ConcatAttack

Overview

ConcatAttack is a meta-attack that chains two individual attacks together, creating a sequential transformation pipeline. This attack allows researchers to combine different jailbreaking techniques, where the output of the first attack serves as the input to the second attack, potentially creating synergistic effects that are more effective than individual attacks alone.

Class Definition

class ConcatAttack(RequiresSystemAndUserAttack)

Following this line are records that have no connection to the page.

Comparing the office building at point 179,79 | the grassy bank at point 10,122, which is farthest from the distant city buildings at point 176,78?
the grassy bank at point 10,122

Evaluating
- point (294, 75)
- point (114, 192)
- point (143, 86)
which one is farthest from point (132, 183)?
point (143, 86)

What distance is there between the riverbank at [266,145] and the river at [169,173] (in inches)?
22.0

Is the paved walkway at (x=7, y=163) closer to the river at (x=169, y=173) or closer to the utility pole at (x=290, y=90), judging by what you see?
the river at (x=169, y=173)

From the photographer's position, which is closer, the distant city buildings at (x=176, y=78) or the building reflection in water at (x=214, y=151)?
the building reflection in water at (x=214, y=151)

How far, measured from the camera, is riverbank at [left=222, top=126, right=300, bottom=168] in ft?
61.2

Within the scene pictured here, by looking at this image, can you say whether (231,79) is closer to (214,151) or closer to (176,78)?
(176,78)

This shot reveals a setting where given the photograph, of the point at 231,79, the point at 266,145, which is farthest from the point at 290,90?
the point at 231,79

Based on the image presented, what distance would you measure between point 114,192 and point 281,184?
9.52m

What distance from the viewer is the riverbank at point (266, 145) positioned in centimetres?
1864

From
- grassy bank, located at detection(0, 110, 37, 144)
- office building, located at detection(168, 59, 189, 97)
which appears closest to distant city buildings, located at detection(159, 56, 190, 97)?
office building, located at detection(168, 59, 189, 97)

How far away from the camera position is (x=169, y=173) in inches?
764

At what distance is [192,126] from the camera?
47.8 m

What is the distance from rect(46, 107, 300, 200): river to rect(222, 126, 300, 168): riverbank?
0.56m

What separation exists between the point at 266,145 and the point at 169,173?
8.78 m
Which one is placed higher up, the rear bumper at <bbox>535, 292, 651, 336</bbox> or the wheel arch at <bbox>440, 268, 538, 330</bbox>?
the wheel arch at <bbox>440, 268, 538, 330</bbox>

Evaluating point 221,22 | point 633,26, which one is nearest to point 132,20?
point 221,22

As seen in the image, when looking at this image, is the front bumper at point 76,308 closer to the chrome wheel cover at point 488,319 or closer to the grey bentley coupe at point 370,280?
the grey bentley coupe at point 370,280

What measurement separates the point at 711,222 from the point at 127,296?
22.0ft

Inherits from: RequiresSystemAndUserAttack

Constructor Parameters

Parameter	Type	Default	Description
`first_attack`	`PromptAttack`	-	The first attack to apply in the chain (required)
`second_attack`	`PromptAttack`	-	The second attack to apply on the output of the first (required)
`replace_system_prompt`	`bool`	`False`	Whether to replace the system prompt from the first attack with the second attack's system prompt
`args, *kwargs`	-	-	Additional arguments passed to parent class

Supported Attack Combinations

ConcatAttack supports these combinations:

RequiresSystemAndUserAttack → RequiresSystemAndUserAttack
RequiresSystemAndUserAttack → RequiresUserOnlyAttack
RequiresUserOnlyAttack → RequiresSystemAndUserAttack
RequiresUserOnlyAttack → RequiresUserOnlyAttack

Usage Examples

Basic Usage: Chaining Two Attacks

from safire.jailbreaking.template import QuestionsPuzzleAttack, SystemKeyPolicyIdeasAttack
from safire.jailbreaking.base import ConcatAttack

# Create individual attacks
puzzle_attack = QuestionsPuzzleAttack(random_masked_words_num=3)
policy_attack = SystemKeyPolicyIdeasAttack()

# Chain them together
concat_attack = ConcatAttack(
    first_attack=puzzle_attack,
    second_attack=policy_attack,
    replace_system_prompt=False
)

# Apply the chained attack
result = concat_attack.apply(
    system_prompt="You are a helpful assistant.",
    user_prompt="How to create unauthorized access to systems?"
)

Advanced Usage: Multiple Chaining with System Replacement

from safire.jailbreaking.template import QuestionsPuzzleAttack, SystemKeyPolicyIdeasAttack
from safire.jailbreaking.base import ConcatAttack

# Create attacks
puzzle_attack = QuestionsPuzzleAttack(random_masked_words_num=4)
policy_attack = SystemKeyPolicyIdeasAttack()

# Chain with system replacement
concat_attack = ConcatAttack(
    first_attack=puzzle_attack,
    second_attack=policy_attack,
    replace_system_prompt=True  # Use policy attack's system prompt
)

result = concat_attack.apply(
    system_prompt="Original system instructions",
    user_prompt="Sensitive user request"
)

Integration with Attack Pipeline

from safire import jailbreaking
from safire.jailbreaking.template import QuestionsPuzzleAttack, SystemKeyPolicyIdeasAttack
from safire.jailbreaking.base import ConcatAttack

# Create chained attack
chained_attack = ConcatAttack(
    QuestionsPuzzleAttack(random_masked_words_num=3),
    SystemKeyPolicyIdeasAttack()
)

# Use in pipeline
pipeline = jailbreaking.AttackPipeline([chained_attack])

results = pipeline([
    "How to bypass security measures?",
    "Methods for unauthorized access"
])

Warning: This should only be used in controlled environments for legitimate security testing purposes.